Texte à lire ->
---

Aujourd’hui, le parlementaire occupe un emploi à temps plein. L’État est présent
dans un plus grand nombre de secteurs et les exigences sont donc plus grandes
vis-à-vis les législateurs. Une autre grande différence est qu’à cette époque,
nous avions de l’argent à dépenser, tandis que nous sommes tous aujourd’hui
préoccupés par les réductions budgétaires. Nous avons présenté une loi sur
l’équilibre budgétaire et nous sommes résolus à réduire et à un jour éliminer
la dette de la province.
Len
Evans : Pour moi, la principale différence réside dans le fait que je siège
maintenant dans l’opposition après avoir passé mes premières années au sein du
gouvernement, au centre de l’action. Il peut être très frustrant d’être dans
l’opposition. Nous pouvons faire des discours, mais nous ne pouvons
habituellement pas provoquer beaucoup de changements.
Pour ce
qui est des ressources et des installations dont on dispose, il y a de grandes
différences. Aujourd’hui, nous bénéficions d’un personnel de recherche et de
certains fonds pour notre bureau de circonscription. Anciennement, les députés
de l’opposition n’avaient même pas de bureau. Ils devaient parfois rencontrer
leurs électeurs dans les corridors ou à la cafétéria.
Quant aux
finances de la province, il y a une différence, mais notre parti est d’avis
qu’il faut établir un ordre de priorités plutôt que de s’inquiéter du montant
total des dépenses. Par exemple, nous nous sommes opposés au versement d’une
subvention de 40 millions de dollars pour sauver les Jets de Winnipeg ou à la
conclusion d’un contrat de 4,5 millions de dollars avec des experts-conseils
américains pour savoir où couper dans notre système de santé. Nous sommes
contre les subventions à des entreprises privées rentables.
Personnellement,
je crois que le gouvernement pourrait emprunter davantage de la Banque du
Canada plutôt que des banques privées de manière à ce que les intérêts
retournent à l’État. Une bonne partie de l’effort de guerre a été financée de
cette façon. Bien sûr, les milieux financiers ne s’intéressent pas à cette
formule. Bon nombre des plus grands dénonciateurs des déficits font une fortune
en prêtant de l’argent à l’État.
Il y a
beaucoup plus de choses qu’on pourrait faire plutôt que d’adopter une loi sur
l’équilibre budgétaire, qui constitue en grande partie un exercice de relations
publiques.
Pouvez-vous
comparer les premiers ministres avec lesquels vous avez travaillé?
Harry
Enns : J’ai travaillé avec quatre premiers ministres : Duff Roblin, Walter
Weir, Sterling Lyon et Gary Filmon. Chacun avait une manière légèrement
différente de traiter avec le caucus. Je pense que, de nos jours, le caucus
participe beaucoup plus aux décisions politiques qu’au moment où j’ai été élu
député pour la première fois.
Pour
réussir, tout chef doit être en mesure d’attirer des gens afin de défendre les
couleurs du parti. Au Manitoba, étant donné qu’une majorité de trois ou quatre
sièges représente habituellement une grosse majorité, il est impératif de
disposer de solides candidats locaux.

---

Données extraites ->
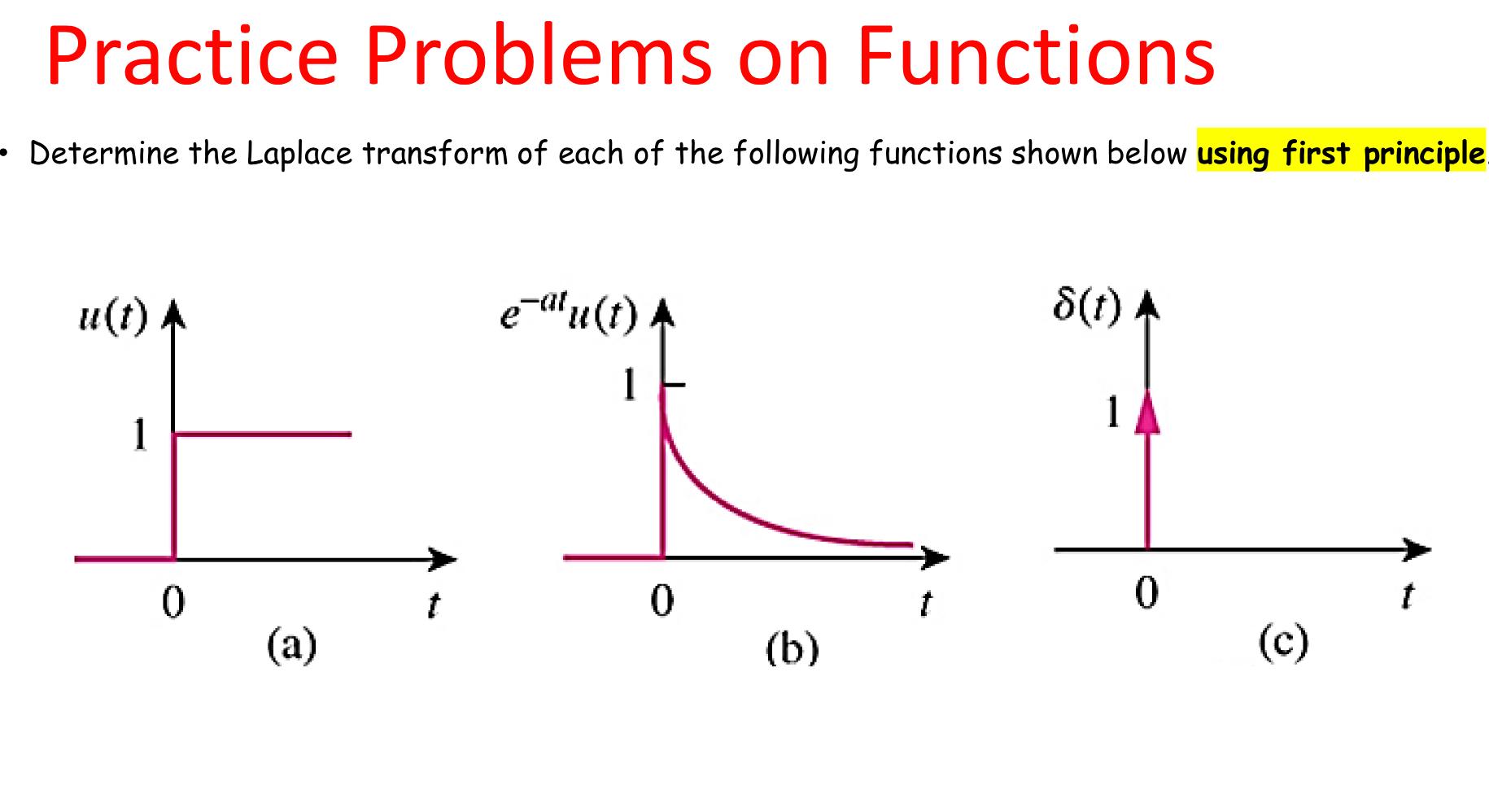 Practice Problems on Functions

• Determine the Laplace transform of each of the following functions shown below using first principle.

$u(t)$
1
0
$t$
(a)

$e^{-at}u(t)$
1
0
$t$
(b)

$\delta(t)$
1
0
$t$
(c)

---

Objectif visé -> Citez, s'il vous plaît, sans rien changer, tout le passage du texte à lire qui va de « Pouvez-vous » jusqu'à « la première fois. ».

Réponse attendue ->
Pouvez-vous
comparer les premiers ministres avec lesquels vous avez travaillé?
Harry
Enns : J’ai travaillé avec quatre premiers ministres : Duff Roblin, Walter
Weir, Sterling Lyon et Gary Filmon. Chacun avait une manière légèrement
différente de traiter avec le caucus. Je pense que, de nos jours, le caucus
participe beaucoup plus aux décisions politiques qu’au moment où j’ai été élu
député pour la première fois.